:: PROBLEM DESCRIPTION ::
Would you copy out each line of the records below that includes the word "Zealand"?

:: INFORMATION GIVEN ::
....
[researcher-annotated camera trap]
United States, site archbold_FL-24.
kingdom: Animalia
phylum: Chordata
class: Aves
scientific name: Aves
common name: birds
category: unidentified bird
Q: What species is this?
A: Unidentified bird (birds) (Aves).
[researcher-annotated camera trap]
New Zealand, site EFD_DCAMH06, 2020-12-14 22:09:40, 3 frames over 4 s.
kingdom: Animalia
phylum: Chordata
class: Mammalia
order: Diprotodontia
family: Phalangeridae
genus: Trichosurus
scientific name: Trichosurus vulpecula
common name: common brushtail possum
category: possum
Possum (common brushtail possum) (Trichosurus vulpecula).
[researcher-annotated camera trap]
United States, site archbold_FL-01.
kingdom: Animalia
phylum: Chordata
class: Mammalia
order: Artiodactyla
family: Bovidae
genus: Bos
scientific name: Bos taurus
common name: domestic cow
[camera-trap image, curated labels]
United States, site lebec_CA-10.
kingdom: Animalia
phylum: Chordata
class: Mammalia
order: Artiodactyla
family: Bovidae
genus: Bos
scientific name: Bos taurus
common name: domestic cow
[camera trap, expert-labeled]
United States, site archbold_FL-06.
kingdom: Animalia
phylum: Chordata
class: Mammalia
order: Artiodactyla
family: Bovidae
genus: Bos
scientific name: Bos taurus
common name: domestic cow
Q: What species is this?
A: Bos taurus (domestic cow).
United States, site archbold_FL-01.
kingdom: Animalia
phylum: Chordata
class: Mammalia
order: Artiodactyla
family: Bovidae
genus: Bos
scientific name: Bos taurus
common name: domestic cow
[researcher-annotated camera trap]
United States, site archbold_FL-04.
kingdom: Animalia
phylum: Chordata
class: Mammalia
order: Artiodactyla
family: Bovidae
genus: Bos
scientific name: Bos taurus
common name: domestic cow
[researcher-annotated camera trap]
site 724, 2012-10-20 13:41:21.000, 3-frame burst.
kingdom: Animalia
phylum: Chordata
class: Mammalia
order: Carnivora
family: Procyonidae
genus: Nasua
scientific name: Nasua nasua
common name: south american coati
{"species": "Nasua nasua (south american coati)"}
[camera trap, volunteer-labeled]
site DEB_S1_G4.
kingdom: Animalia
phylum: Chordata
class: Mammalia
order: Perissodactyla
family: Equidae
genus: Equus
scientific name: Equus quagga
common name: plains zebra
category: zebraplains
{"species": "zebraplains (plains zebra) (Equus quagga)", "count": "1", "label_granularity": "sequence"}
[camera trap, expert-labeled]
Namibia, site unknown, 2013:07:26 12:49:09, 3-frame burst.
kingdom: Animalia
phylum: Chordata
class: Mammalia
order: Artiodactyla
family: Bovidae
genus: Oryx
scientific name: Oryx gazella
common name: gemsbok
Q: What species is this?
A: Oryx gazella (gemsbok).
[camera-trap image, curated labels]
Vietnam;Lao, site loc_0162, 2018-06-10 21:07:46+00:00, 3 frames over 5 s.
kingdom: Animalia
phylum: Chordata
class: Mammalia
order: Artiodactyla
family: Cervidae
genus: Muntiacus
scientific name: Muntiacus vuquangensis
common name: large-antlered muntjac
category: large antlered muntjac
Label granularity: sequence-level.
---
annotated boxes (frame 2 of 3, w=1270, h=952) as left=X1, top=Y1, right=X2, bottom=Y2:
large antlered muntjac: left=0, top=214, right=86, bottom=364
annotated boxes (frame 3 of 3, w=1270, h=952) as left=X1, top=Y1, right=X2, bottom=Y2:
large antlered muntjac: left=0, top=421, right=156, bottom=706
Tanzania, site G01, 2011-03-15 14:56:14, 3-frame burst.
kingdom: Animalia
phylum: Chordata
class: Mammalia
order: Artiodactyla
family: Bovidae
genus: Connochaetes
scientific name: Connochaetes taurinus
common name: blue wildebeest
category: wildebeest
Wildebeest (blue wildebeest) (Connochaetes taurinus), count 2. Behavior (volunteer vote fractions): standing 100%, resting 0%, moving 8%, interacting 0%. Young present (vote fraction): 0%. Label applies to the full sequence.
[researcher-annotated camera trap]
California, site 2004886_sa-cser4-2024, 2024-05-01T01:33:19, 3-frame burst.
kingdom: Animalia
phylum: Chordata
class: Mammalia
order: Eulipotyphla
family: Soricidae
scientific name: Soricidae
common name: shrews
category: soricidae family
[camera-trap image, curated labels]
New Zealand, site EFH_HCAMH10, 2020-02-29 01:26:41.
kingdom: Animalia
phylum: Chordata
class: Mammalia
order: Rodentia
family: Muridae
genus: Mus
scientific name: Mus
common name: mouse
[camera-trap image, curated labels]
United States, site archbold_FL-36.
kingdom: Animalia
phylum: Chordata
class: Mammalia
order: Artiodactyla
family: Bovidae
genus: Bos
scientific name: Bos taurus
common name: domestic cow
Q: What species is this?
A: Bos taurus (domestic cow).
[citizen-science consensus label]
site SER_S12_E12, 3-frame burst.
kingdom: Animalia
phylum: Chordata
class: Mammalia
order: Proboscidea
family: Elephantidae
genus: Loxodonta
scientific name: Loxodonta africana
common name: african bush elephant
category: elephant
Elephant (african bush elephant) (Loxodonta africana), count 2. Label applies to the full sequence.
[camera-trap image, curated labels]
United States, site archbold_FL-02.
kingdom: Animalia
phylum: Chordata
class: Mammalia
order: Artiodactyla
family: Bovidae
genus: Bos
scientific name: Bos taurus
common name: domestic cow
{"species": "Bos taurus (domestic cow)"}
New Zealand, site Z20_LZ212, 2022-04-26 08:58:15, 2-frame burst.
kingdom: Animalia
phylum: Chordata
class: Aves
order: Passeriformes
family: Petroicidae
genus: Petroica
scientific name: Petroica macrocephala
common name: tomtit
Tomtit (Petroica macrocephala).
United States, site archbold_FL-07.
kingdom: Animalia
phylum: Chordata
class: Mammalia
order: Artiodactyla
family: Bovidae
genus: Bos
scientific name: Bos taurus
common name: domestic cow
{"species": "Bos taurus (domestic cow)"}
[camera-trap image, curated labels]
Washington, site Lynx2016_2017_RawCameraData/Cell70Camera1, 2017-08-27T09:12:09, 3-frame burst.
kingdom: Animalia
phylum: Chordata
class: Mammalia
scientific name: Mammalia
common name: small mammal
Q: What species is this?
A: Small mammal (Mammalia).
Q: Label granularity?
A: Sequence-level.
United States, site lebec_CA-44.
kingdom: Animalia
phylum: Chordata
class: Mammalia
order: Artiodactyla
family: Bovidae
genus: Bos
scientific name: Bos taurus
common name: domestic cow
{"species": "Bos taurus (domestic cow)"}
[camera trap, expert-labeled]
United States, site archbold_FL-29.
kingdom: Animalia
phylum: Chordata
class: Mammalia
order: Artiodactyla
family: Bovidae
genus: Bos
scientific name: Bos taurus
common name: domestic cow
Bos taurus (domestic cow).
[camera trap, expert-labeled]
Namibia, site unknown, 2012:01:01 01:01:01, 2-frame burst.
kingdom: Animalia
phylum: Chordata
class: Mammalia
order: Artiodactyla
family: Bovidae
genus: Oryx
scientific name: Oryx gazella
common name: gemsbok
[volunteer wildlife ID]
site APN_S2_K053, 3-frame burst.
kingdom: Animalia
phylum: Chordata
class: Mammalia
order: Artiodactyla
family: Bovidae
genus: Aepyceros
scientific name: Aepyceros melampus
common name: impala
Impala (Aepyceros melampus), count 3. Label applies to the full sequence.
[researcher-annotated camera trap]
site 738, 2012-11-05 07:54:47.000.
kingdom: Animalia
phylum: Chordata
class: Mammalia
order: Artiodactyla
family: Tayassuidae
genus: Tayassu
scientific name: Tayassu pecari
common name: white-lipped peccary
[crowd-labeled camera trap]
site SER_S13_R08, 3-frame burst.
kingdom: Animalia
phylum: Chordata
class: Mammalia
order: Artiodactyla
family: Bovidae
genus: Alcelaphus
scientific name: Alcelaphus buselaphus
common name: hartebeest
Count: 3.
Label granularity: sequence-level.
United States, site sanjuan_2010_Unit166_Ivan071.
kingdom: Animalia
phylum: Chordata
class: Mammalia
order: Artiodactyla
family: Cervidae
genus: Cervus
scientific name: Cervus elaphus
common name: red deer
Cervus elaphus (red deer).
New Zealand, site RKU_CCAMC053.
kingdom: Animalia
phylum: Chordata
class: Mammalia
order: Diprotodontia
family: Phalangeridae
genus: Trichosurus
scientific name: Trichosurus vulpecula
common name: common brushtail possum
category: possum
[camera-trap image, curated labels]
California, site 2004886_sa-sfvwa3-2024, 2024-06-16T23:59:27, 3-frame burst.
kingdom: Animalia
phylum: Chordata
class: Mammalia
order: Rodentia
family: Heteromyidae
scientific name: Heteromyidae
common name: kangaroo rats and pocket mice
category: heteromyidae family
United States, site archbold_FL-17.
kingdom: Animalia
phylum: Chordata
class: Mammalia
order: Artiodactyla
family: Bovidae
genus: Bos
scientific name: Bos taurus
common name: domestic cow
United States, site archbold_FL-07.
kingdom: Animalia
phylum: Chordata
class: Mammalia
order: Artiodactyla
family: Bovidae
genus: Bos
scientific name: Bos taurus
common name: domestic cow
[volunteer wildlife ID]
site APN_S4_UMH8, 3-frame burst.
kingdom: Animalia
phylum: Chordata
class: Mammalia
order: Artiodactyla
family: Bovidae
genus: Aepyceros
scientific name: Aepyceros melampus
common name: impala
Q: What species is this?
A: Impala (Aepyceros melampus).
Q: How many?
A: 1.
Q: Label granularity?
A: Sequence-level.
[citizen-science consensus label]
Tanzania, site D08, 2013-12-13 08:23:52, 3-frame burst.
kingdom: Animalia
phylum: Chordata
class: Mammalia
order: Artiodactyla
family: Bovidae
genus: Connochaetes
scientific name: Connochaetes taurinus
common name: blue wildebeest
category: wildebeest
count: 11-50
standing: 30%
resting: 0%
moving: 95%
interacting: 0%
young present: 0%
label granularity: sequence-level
....
:: WORKED SOLUTION ::
New Zealand, site EFD_DCAMH06, 2020-12-14 22:09:40, 3 frames over 4 s.
New Zealand, site EFH_HCAMH10, 2020-02-29 01:26:41.
New Zealand, site Z20_LZ212, 2022-04-26 08:58:15, 2-frame burst.
New Zealand, site RKU_CCAMC053.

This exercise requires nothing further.